Neurokinin1 antagonists potentiate antidepressant properties of serotonin reuptake inhibitors, yet blunt their anxiogenic actions: a neurochemical, electrophysiological, and behavioral characterization.

Though neurokinin(1) (NK(1)) receptor antagonists are active in experimental models of depression, clinical efficacy has proven disappointing. This encourages interest in association of NK(1) receptor blockade with inhibition of serotonin (5-HT) reuptake.

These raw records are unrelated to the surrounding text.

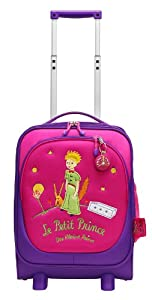 Stratic Little Prince Childrens Wheeled Luggage Case - 31 X 20 X 46 Cm Pink
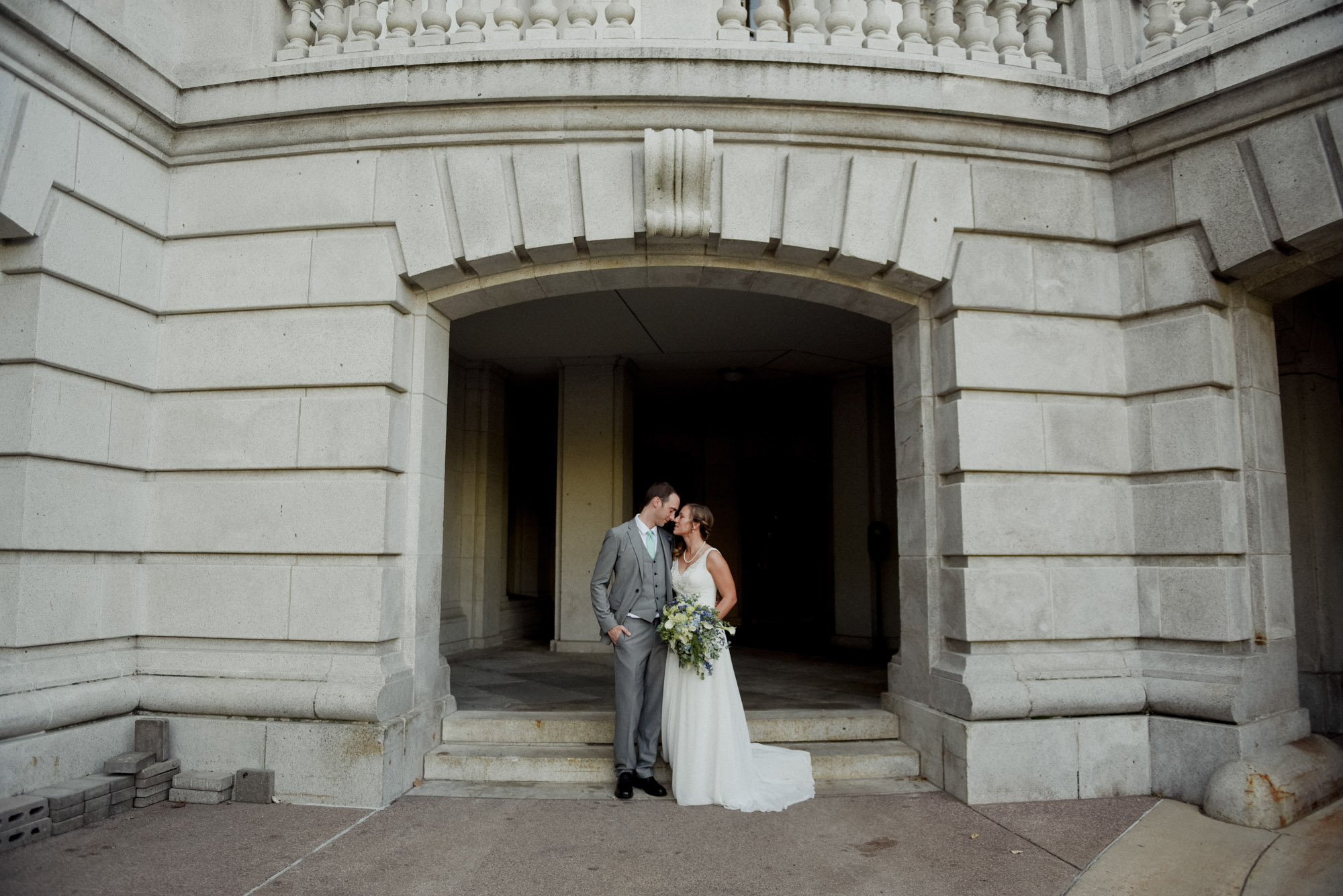 bride and groom at madison captiol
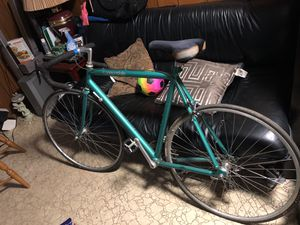 Cannondale bike for sale for Sale in Silver Spring, MD
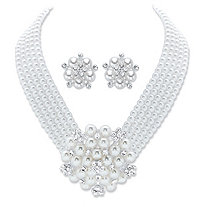 "Round Crystal and Simulated Pearl 2-Piece Multi-Strand Earring and Multi-Strand Necklace in Silvertone 15""-17"""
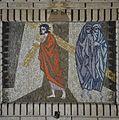 Kapel, een van de veertien kruiswegstaties, statie 8- Jezus troost de wenende vrouwen - Rosmalen - 20332337 - RCE.jpg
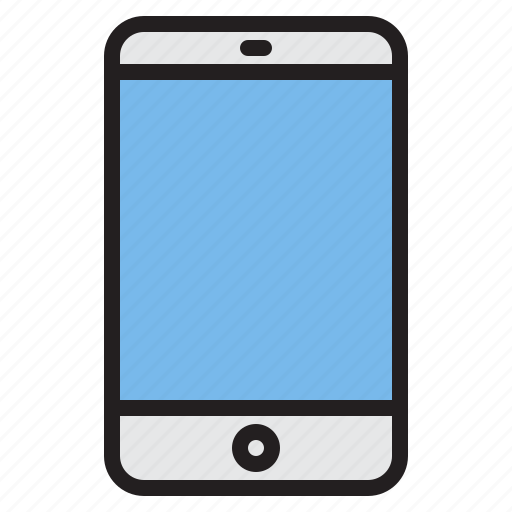 appliance, device, electronic, household, smartphone icon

The selective NK(1) antagonist, GR205171, dose-dependently enhanced citalopram-induced elevations of extracellular levels of 5-HT in frontal cortex, an action expressed stereospecifically vs its less active distomer, GR226206. Further, increases in 5-HT levels in dorsal hippocampus, basolateral amygdala, nucleus accumbens, and striatum were likewise potentiated, and GR205171 similarly facilitated the influence of fluoxetine upon levels of 5-HT, as well as dopamine and noradrenaline. In parallel electrophysiological studies, the inhibitory influence of citalopram and fluoxetine upon raphe-localized serotonergic neurones was stereospecifically blunted by GR205171. Antidepressant actions of citalopram in a forced-swim test in mice were stereospecifically potentiated by GR205171, and it also enhanced attenuation by citalopram of stress-related ultrasonic vocalizations in rats. Further, GR205171 and citalopram additively abrogated the advance in circadian rhythms provoked by exposure to light in hamsters. By contrast, GR205171 stereospecifically blocked anxiogenic actions of citalopram in social interaction procedures in rats and gerbils, and stereospecifically abolished facilitation of fear-induced foot tapping by fluoxetine in gerbils. By analogy to GR205171, a further NK(1) antagonist, RP67580, enhanced the influence of citalopram upon frontocortical levels of 5-HT and potentiated its actions in the forced swim test. In conclusion, NK(1)receptor blockade differentially modulates functional actions of SSRIs: antidepressant properties are reinforced, whereas anxiogenic effects are attenuated. Combined NK(1) receptor antagonism/5-HT reuptake inhibition may offer advantages in the management of depressed and anxious states.